Income inequality is not directly relevant to actual poverty. The left has sold that narrative to cloak the politics of envy in the more respectable guise of concern for actual well-being. If a poor family can still afford necessities and comforts, why would it matter that a rich family can afford much more?
100% right. If someone more honest than John were framing this, they'd note that wages have been stagnant since the 1970's, which is a core cause of unsustainable living standards.
I've got some free time, so let's dig a little deeper into how
completely unable Congressman John would be to actually fix it. Things the study said weren't affordable:
Housing - Every President since at least Clinton has made it cheaper to own a home, trying to kickstart "ownership" as a source of middle class wealth. The Federal Reserve kept rates abnormally low for 15 years as part of this program. It gave us
a 5% spike in home ownership to 69%... and then it gave us the 2007-8 housing bust and Great Recession. Ownership is back down to its 1970's level of 64%. Not a good candidate for successful government intervention.
Food - The
SNAP budget has blown up to 112x its 1970 levels. Government help isn't the issue, food costs are. How does "inequality" make food more expensive? Do you really think those evil 1% are buying up all the food and hoarding it?
Child Care - Granted this is legit expensive in the USA. But you know who the cheapest, most efficient, most effective, highest quality child care provider is? The child's mother, in a stay-at-home capacity. But I suppose Honest And True Womyn John Flynt wouldn't encourage such anti-feminist solutions.
Health Care - We got the Affordable Care Act, aka Obamacare, 10 years ago. Care did not get affordable. Then we got endless screeching when the GOP tried to fix Obamacare. Congressman John wouldn't have the brains or power to make health care more affordable.
Transportation - This is more vague; arguably, Ubers and increased public transport have been making transportation
cheaper. New cars are more expensive, but there's a glut of used cars right now. The main federal programs messing with transportation costs are environmental subsidies for expensive electric cars, gas taxes increasing gas costs, and local regulations enforcing taxi/ride sharing monopolies. I highly doubt John has a coherent plan to tweak any of these programs.

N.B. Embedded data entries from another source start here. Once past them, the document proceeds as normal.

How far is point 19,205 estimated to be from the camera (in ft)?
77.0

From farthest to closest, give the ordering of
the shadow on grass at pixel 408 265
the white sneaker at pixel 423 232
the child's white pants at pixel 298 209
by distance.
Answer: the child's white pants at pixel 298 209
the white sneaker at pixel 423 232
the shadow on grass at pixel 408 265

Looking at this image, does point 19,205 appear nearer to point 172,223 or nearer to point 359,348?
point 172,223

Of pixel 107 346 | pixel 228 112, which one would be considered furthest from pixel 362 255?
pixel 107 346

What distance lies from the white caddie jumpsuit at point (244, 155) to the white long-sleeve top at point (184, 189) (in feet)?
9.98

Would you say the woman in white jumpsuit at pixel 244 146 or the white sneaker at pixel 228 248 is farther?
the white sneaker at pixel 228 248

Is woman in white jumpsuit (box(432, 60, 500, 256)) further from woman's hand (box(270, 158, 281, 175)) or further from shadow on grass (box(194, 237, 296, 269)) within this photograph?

Cell Phone - You can get a no-contract phone for as little as $10 a month. It won't be a smartphone with infinite data for tweeting dumb shit from your Porsche, but it'll do. You can
get a smartphone plan without data for $15/mo, and decent big carrier plans with data for $35. If you can't afford $10-$35 a month,
you are living your life wrong and electing John to Congress will be the least of your many grave mistakes.
TL;DR John has no plan to help middle class people afford their lifestyles if his "plan" involves going to Congress to tackle income inequality and throw government money at more programs.